• _TASK INSTRUCTIONS_:
**1.** Retype the bug report below word for word, between "2022-04-26T17:54:26Z [none] py.warnings" and "chunks = self.iterencode(o, _one_shot=True)", inclusive.
**2.** According to the bug report below, what does the reporter suspect is causing annotation data to come back as binary strings?
**3.** For each statement, say whether the bug report below supports it. Answer yes or no, and quote the deciding words. (a) The bug report is marked as closed and resolved. (b) The console session runs Python 3.8. (c) A warning calls the SSL connection with verify_certs=False insecure.
— Begin SOURCE DOCUMENT —
Page MenuHomePhabricator

Production annotations returning from database as binary strings
Closed, ResolvedPublicBUG REPORT

Description

Something, and I'm suspicious of MariaDB table settings, is causing annotation data added to the production database to present as binary strings (b'...') when fetched back again via the django ORM:

Python 3.7.3 (default, Jan 22 2021, 20:04:44)
[GCC 8.3.0] on linux
Type "help", "copyright", "credits" or "license" for more information.
(InteractiveConsole)
>>> from toolhub.apps.toolinfo.models import Tool
>>> admin = Tool.objects.get(name="toolforge-admin")
>>> admin.annotations.icon
b'https://commons.wikimedia.org/wiki/File:Toolforge_logo.svg'
>>> admin.annotations.icon = "https://commons.wikimedia.org/wiki/File:Toolforge_logo.svg"
>>> admin.annotations.icon
'https://commons.wikimedia.org/wiki/File:Toolforge_logo.svg'
>>> admin.save()
2022-04-26T17:54:26Z [none] py.warnings WARNING: /opt/lib/poetry/toolhub-2uZo5AhP-py3.7/lib/python3.7/site-packages/elasticsearch/connection/http_urllib3.py:193: UserWarning: Connecting to https://host.docker.internal:19200 using SSL with verify_certs=False is insecure.
  % self.host

Traceback (most recent call last):
  File "/opt/lib/poetry/toolhub-2uZo5AhP-py3.7/lib/python3.7/site-packages/elasticsearch/serializer.py", line 121, in dumps
    data, default=self.default, ensure_ascii=False, separators=(",", ":")
  File "/usr/lib/python3.7/json/__init__.py", line 238, in dumps
    **kw).encode(obj)
  File "/usr/lib/python3.7/json/encoder.py", line 199, in encode
    chunks = self.iterencode(o, _one_shot=True)
— End SOURCE DOCUMENT —
— Begin DATA PROVIDED —
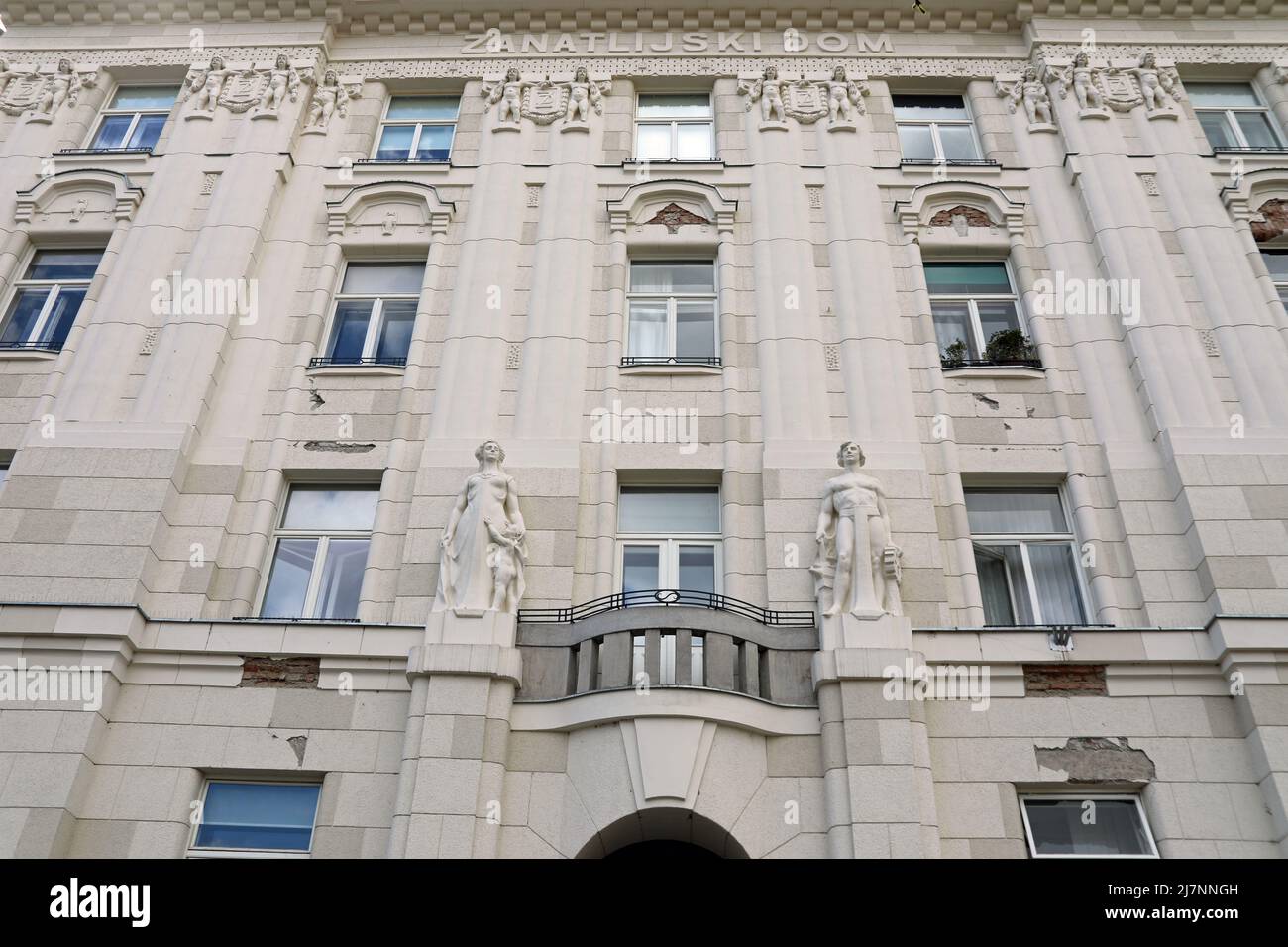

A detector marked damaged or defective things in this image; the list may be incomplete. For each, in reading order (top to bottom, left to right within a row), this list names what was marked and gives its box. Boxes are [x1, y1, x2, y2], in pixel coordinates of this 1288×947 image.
— End DATA PROVIDED —
• _EXERCISE SOLUTIONS_:
**1.**
2022-04-26T17:54:26Z [none] py.warnings WARNING: /opt/lib/poetry/toolhub-2uZo5AhP-py3.7/lib/python3.7/site-packages/elasticsearch/connection/http_urllib3.py:193: UserWarning: Connecting to https://host.docker.internal:19200 using SSL with verify_certs=False is insecure.
  % self.host

Traceback (most recent call last):
  File "/opt/lib/poetry/toolhub-2uZo5AhP-py3.7/lib/python3.7/site-packages/elasticsearch/serializer.py", line 121, in dumps
    data, default=self.default, ensure_ascii=False, separators=(",", ":")
  File "/usr/lib/python3.7/json/__init__.py", line 238, in dumps
    **kw).encode(obj)
  File "/usr/lib/python3.7/json/encoder.py", line 199, in encode
    chunks = self.iterencode(o, _one_shot=True)

**2.** The reporter suspects MariaDB table settings.

**3.**
(a) Yes: "Closed, Resolved"
(b) No: "Python 3.7.3 (default, Jan 22 2021, 20:04:44)"
(c) Yes: "Connecting to https://host.docker.internal:19200 using SSL with verify_certs=False is insecure."